IRE
Information Retrieval Experiment
The Cranfield tests
chapter
Karen Sparck Jones
Butterworth & Company
Karen Sparck Jones
All rights reserved. No part of this publication may be reproduced
or transmitted in any form or by any means, including photocopying
and recording, without the written permission of the copyright holder,
application for which should be addressed to the Publishers. Such
written permission must also be obtained before any part of this
publication is stored in a retrieval system of any nature.
260 The Cranfield tests
to such questions as determining the time spent on identifying subject content
versus that spent on assigning notations or headings. There were many
problems to be dealt with, and
we came up against many difficulties that had not been envisaged' (p.27),
but as the Report notes,
`by the time that the first 6000 documents had been dealt with, the indexers
had established a tempo which was maintained to the end of the whole of
the indexing.' (p.25)
Even so, it is clear that indexing to time was a major effort for the indexers.
A point of particular interest is that experience with the indexing led to
developments of the schemes used. Indeed at one stage
`it was clear that with the facet classification we were getting into a
complete mess and a technical revision of the schedules was necessary,
together with some procedural alterations.' (p.28)
____________________
Problem details = Please continue the Cranfield tests passage, picking up right after its final sentence.
____________________
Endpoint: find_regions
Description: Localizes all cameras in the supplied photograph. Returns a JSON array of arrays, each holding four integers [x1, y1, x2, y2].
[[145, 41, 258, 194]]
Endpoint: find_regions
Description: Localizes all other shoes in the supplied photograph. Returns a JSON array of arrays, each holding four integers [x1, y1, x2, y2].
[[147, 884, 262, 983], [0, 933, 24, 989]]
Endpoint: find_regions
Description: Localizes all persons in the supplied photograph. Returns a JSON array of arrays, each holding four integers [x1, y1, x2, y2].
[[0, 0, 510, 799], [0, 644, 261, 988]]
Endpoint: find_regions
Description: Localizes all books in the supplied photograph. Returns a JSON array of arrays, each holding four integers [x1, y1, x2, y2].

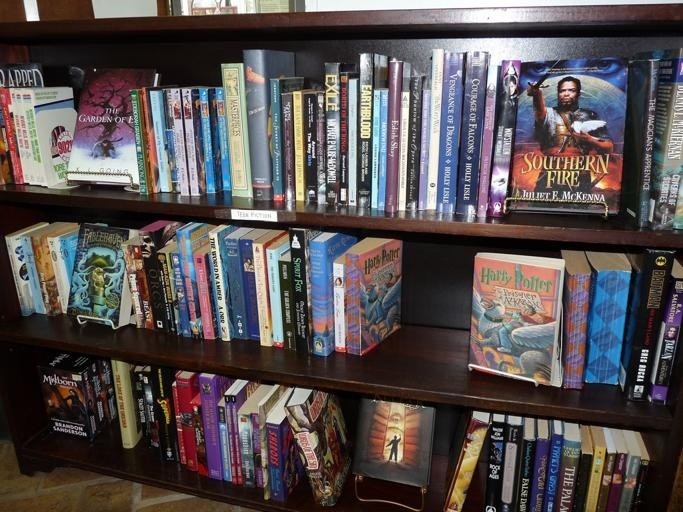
____________________
Exercise response =
Again,
`as indexing continued, the original rules for the alphabetical subject
indexing appeared to be too restrictive and we had to make some slight
modifications.' (p.29)
The UDC presented some, though fewer, problems, while Uniterms
presented least difficulties. The main feature of the whole indexing operation
was the idea of main and subsidiary assignments, i.e. each indexer would
process a batch of documents using scheme A, say, as base, and then supply
appropriate descriptions for B, C and D; he would then process another
batch using B as base, and so on. In fact this approach to avoiding global
biasses towards one language had to be simplified, though it was maintained
in essentials. As Cleverdon says,
`it is difficult to know exactly how to assess our experience in setting up
these systems, because few people appear to have attempted to review
objectively their own experience.' (p.29)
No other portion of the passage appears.